::: Data listing :::
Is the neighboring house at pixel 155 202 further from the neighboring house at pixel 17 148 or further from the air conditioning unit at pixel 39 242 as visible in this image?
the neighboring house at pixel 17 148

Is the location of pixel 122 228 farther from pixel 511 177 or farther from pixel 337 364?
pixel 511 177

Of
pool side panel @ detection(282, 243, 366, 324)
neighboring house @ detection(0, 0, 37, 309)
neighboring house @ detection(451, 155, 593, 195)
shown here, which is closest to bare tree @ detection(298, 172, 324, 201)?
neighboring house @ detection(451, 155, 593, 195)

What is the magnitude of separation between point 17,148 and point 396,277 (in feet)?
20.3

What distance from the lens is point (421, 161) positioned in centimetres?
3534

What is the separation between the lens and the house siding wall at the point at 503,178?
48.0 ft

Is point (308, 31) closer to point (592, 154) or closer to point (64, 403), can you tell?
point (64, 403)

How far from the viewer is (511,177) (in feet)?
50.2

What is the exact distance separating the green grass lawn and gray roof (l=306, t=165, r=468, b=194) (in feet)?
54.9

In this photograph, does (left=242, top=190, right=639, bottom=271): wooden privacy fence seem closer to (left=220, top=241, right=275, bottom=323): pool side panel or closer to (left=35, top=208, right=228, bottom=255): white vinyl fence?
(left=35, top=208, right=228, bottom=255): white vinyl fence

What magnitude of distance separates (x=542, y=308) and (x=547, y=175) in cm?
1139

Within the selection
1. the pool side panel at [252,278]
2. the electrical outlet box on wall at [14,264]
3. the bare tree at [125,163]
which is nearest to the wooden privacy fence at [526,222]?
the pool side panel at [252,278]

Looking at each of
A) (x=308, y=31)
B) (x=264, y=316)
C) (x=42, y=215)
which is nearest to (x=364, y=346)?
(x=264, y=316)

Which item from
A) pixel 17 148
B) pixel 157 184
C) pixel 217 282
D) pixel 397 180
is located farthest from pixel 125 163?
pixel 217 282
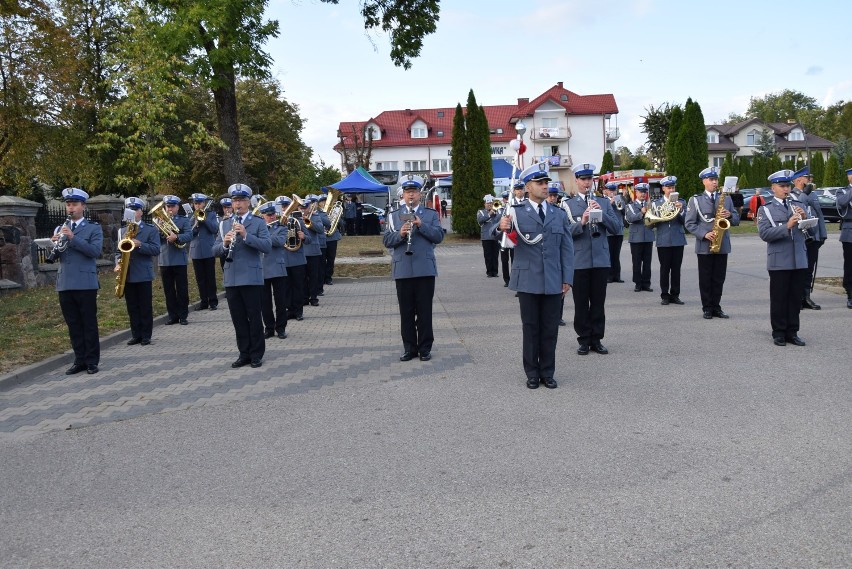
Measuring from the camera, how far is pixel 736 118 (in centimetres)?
13112

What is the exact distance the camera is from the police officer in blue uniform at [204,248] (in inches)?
568

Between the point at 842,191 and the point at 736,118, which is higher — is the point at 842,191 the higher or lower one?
the lower one

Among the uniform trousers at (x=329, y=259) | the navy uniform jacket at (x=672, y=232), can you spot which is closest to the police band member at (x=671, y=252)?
the navy uniform jacket at (x=672, y=232)

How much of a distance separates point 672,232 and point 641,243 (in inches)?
77.9

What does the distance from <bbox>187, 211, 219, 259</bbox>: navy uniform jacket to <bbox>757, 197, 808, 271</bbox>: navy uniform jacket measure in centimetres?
932

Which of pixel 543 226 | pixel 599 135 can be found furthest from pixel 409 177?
pixel 599 135

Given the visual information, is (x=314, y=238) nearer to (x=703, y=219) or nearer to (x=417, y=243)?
(x=417, y=243)

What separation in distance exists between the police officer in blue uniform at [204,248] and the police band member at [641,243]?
26.2 ft

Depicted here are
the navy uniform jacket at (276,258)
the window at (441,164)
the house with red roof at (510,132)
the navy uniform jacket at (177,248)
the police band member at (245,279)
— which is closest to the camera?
the police band member at (245,279)

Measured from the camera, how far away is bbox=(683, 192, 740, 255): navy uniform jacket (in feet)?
38.4

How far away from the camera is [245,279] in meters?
9.46

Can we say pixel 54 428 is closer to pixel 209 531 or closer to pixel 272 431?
pixel 272 431

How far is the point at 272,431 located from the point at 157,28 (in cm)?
1615

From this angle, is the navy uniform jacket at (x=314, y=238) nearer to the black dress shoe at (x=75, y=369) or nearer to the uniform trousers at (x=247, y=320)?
the uniform trousers at (x=247, y=320)
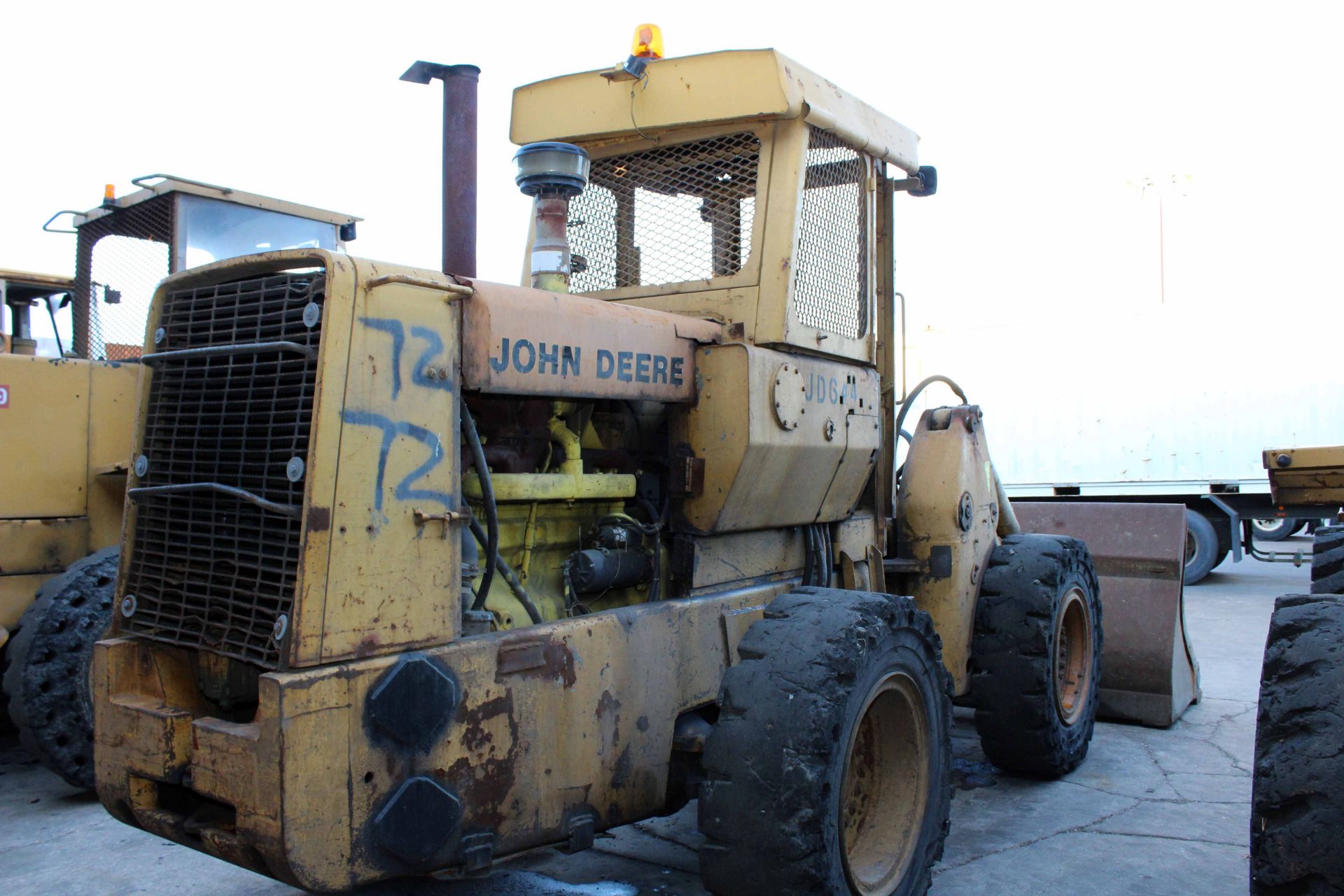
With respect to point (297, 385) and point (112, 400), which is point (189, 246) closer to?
:::
## The request
Using the records above, extract exactly and only the lines from the one with "Which item from" through the final line, inclusive, leaving out pictures.

## Final result
Which item from
A) pixel 17 148
B) pixel 157 184
C) pixel 217 282
D) pixel 397 180
is located farthest from pixel 125 163?
pixel 217 282
Measuring from the camera, how far is pixel 736 118 (in centimetres)?
13112

What is the exact distance the camera is from the police officer in blue uniform at [204,248] (in inches)?
568

Between the point at 842,191 and the point at 736,118, which is higher — is the point at 842,191 the higher or lower one?
the lower one

Among the uniform trousers at (x=329, y=259) | the navy uniform jacket at (x=672, y=232), can you spot which is closest to the police band member at (x=671, y=252)?
the navy uniform jacket at (x=672, y=232)

How much of a distance separates point 672,232 and point 641,243 (in inches)?
77.9

What does the distance from <bbox>187, 211, 219, 259</bbox>: navy uniform jacket to <bbox>757, 197, 808, 271</bbox>: navy uniform jacket measure in centimetres?
932

Which of pixel 543 226 | pixel 599 135 can be found furthest from pixel 409 177?
pixel 599 135

Given the visual information, is (x=314, y=238) nearer to (x=703, y=219) or nearer to (x=417, y=243)?
(x=417, y=243)

What separation in distance exists between the police officer in blue uniform at [204,248] and the police band member at [641,243]?
26.2 ft

Depicted here are
the navy uniform jacket at (276,258)
the window at (441,164)
the house with red roof at (510,132)
the navy uniform jacket at (177,248)
the police band member at (245,279)
— which is closest to the camera?
the police band member at (245,279)

Measured from the camera, how far away is bbox=(683, 192, 740, 255): navy uniform jacket (in feet)?
38.4

How far away from the camera is [245,279] in meters?
9.46

Can we say pixel 54 428 is closer to pixel 209 531 or closer to pixel 272 431?
pixel 272 431

How far is the point at 272,431 located from the point at 157,28 (in cm)?
1615

From this angle, is the navy uniform jacket at (x=314, y=238) nearer to the black dress shoe at (x=75, y=369) or nearer to the uniform trousers at (x=247, y=320)?
the uniform trousers at (x=247, y=320)
With respect to point (297, 385) and point (112, 400), which is point (189, 246) closer to?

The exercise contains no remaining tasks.